Instructions to follow:
Repeat the listing in full. Nothing may be added or left out.

Information given:
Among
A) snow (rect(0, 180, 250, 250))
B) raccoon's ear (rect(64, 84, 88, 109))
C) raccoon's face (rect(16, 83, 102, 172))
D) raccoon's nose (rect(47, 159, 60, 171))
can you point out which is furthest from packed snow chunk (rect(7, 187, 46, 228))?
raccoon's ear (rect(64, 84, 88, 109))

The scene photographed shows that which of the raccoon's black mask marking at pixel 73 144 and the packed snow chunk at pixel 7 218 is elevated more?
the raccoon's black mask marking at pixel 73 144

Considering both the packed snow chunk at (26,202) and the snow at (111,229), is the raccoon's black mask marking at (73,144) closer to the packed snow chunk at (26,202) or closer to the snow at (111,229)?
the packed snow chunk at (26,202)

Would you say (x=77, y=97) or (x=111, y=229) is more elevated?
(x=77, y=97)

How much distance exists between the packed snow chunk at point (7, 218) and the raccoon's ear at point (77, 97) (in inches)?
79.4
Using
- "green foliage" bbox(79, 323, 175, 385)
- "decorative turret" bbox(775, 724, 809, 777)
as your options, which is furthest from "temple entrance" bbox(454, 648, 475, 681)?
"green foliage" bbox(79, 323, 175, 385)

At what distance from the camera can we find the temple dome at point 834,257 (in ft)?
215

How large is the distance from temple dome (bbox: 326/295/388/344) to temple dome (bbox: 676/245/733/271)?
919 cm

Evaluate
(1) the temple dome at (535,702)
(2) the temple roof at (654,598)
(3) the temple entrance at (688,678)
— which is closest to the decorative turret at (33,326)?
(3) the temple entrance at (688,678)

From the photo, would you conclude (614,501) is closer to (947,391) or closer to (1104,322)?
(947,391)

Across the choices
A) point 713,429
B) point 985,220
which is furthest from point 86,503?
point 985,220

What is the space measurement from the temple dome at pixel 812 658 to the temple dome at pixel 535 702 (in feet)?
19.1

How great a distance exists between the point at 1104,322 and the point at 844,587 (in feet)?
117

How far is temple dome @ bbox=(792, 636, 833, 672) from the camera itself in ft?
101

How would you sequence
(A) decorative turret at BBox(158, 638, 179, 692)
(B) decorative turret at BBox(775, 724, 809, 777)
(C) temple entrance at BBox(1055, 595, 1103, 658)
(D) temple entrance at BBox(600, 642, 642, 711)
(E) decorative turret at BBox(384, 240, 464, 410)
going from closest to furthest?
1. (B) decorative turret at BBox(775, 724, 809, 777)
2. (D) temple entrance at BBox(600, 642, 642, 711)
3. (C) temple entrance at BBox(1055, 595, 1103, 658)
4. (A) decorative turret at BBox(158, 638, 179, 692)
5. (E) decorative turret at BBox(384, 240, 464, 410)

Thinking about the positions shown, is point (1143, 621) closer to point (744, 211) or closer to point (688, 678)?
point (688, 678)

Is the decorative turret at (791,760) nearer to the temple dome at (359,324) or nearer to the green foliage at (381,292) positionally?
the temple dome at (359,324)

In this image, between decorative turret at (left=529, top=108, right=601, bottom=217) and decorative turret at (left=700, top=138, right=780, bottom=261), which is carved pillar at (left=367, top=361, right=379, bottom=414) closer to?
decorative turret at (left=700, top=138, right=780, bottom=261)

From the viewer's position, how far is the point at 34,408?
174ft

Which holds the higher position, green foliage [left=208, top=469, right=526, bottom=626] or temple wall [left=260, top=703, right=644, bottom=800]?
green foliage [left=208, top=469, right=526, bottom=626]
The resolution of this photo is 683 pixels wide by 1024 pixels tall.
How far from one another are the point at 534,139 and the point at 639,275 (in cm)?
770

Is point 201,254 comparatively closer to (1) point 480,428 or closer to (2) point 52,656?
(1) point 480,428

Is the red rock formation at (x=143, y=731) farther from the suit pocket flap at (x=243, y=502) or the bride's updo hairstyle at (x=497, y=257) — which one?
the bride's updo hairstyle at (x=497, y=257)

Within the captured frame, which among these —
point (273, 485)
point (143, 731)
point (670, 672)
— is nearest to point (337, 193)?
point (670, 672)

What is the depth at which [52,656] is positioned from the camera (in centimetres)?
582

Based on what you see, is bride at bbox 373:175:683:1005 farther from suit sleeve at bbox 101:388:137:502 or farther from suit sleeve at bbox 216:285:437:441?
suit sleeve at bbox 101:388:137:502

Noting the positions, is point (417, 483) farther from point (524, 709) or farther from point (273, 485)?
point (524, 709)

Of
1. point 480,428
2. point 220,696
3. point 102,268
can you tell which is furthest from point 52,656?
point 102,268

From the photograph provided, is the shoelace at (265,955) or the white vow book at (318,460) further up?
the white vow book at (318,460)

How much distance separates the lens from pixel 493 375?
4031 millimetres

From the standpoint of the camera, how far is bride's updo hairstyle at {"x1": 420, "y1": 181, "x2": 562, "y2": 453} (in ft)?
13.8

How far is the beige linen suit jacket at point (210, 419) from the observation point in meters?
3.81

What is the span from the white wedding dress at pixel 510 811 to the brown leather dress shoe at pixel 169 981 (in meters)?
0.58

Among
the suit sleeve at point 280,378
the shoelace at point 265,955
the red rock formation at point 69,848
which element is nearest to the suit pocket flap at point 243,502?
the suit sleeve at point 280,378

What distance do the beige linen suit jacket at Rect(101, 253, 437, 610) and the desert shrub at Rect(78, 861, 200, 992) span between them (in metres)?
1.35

Solution:
Among
A) snow (rect(0, 180, 250, 250))
B) raccoon's ear (rect(64, 84, 88, 109))
C) raccoon's face (rect(16, 83, 102, 172))
D) raccoon's nose (rect(47, 159, 60, 171))
can you point out which is furthest from packed snow chunk (rect(7, 187, 46, 228))?
raccoon's ear (rect(64, 84, 88, 109))

The scene photographed shows that which of the raccoon's black mask marking at pixel 73 144 and the packed snow chunk at pixel 7 218 is elevated more?
the raccoon's black mask marking at pixel 73 144

Considering both the packed snow chunk at (26,202) and the snow at (111,229), is the raccoon's black mask marking at (73,144) closer to the packed snow chunk at (26,202) or closer to the snow at (111,229)?
the packed snow chunk at (26,202)

Would you say (x=77, y=97) or (x=111, y=229) is more elevated?
(x=77, y=97)

How much distance exists between the packed snow chunk at point (7, 218) and the raccoon's ear at point (77, 97) (in inches)?
79.4
Using
- "green foliage" bbox(79, 323, 175, 385)
- "decorative turret" bbox(775, 724, 809, 777)
as your options, which is furthest from "temple entrance" bbox(454, 648, 475, 681)?
"green foliage" bbox(79, 323, 175, 385)

At what distance from the camera can we find the temple dome at point 834,257 (in ft)?
215

How large is the distance from temple dome (bbox: 326/295/388/344) to temple dome (bbox: 676/245/733/271)?
919 cm

Evaluate
(1) the temple dome at (535,702)
(2) the temple roof at (654,598)
(3) the temple entrance at (688,678)
— which is closest to the decorative turret at (33,326)?
(3) the temple entrance at (688,678)

From the photo, would you conclude (614,501) is closer to (947,391) or closer to (1104,322)?
(947,391)

Across the choices
A) point 713,429
B) point 985,220
which is furthest from point 86,503?
point 985,220

What is the space measurement from the temple dome at pixel 812 658 to the temple dome at pixel 535 702 (in feet)?
19.1

How great a distance exists between the point at 1104,322 and the point at 844,587 (in feet)?
117

How far is temple dome @ bbox=(792, 636, 833, 672) from the camera itself in ft?
101

How would you sequence
(A) decorative turret at BBox(158, 638, 179, 692)
(B) decorative turret at BBox(775, 724, 809, 777)
(C) temple entrance at BBox(1055, 595, 1103, 658)
(D) temple entrance at BBox(600, 642, 642, 711)
(E) decorative turret at BBox(384, 240, 464, 410)
going from closest to furthest?
1. (B) decorative turret at BBox(775, 724, 809, 777)
2. (D) temple entrance at BBox(600, 642, 642, 711)
3. (C) temple entrance at BBox(1055, 595, 1103, 658)
4. (A) decorative turret at BBox(158, 638, 179, 692)
5. (E) decorative turret at BBox(384, 240, 464, 410)

Thinking about the positions shown, is point (1143, 621) closer to point (744, 211) or closer to point (688, 678)?
point (688, 678)

Is the decorative turret at (791,760) nearer to the temple dome at (359,324) or nearer to the green foliage at (381,292) positionally?
the temple dome at (359,324)

In this image, between decorative turret at (left=529, top=108, right=601, bottom=217) and decorative turret at (left=700, top=138, right=780, bottom=261), which is carved pillar at (left=367, top=361, right=379, bottom=414) closer to?
decorative turret at (left=700, top=138, right=780, bottom=261)

From the viewer's position, how far is the point at 34,408?
174ft

Which holds the higher position, green foliage [left=208, top=469, right=526, bottom=626] or temple wall [left=260, top=703, right=644, bottom=800]?
green foliage [left=208, top=469, right=526, bottom=626]
The resolution of this photo is 683 pixels wide by 1024 pixels tall.
How far from one another are the point at 534,139 and the point at 639,275 (in cm)?
770

Is point 201,254 comparatively closer to (1) point 480,428 or closer to (2) point 52,656?
(1) point 480,428

Is the red rock formation at (x=143, y=731) farther from the suit pocket flap at (x=243, y=502) or the bride's updo hairstyle at (x=497, y=257) — which one?
the bride's updo hairstyle at (x=497, y=257)

Within the captured frame, which among these —
point (273, 485)
point (143, 731)
point (670, 672)
— is nearest to point (337, 193)?
point (670, 672)

What is the depth at which [52,656] is positioned from the camera (in centimetres)?
582

Based on what you see, is bride at bbox 373:175:683:1005 farther from suit sleeve at bbox 101:388:137:502 or farther from suit sleeve at bbox 216:285:437:441?
suit sleeve at bbox 101:388:137:502

Noting the positions, is point (417, 483) farther from point (524, 709) or farther from point (273, 485)?
point (524, 709)

Of
1. point 480,428
2. point 220,696
3. point 102,268
can you tell which is furthest from point 52,656?
point 102,268

From the photograph provided, is the shoelace at (265,955) or the white vow book at (318,460) further up?
the white vow book at (318,460)

How much distance separates the lens from pixel 493 375?
4031 millimetres

From the standpoint of the camera, how far is bride's updo hairstyle at {"x1": 420, "y1": 181, "x2": 562, "y2": 453} (in ft)?
13.8

How far is the beige linen suit jacket at point (210, 419) from the observation point in meters?
3.81

What is the span from the white wedding dress at pixel 510 811 to the brown leather dress shoe at pixel 169 981 (in meters)?
0.58

Among
the suit sleeve at point 280,378
the shoelace at point 265,955
the red rock formation at point 69,848
which element is nearest to the suit pocket flap at point 243,502?
the suit sleeve at point 280,378

What distance do the beige linen suit jacket at Rect(101, 253, 437, 610) and the desert shrub at Rect(78, 861, 200, 992) span between them (in metres)?
1.35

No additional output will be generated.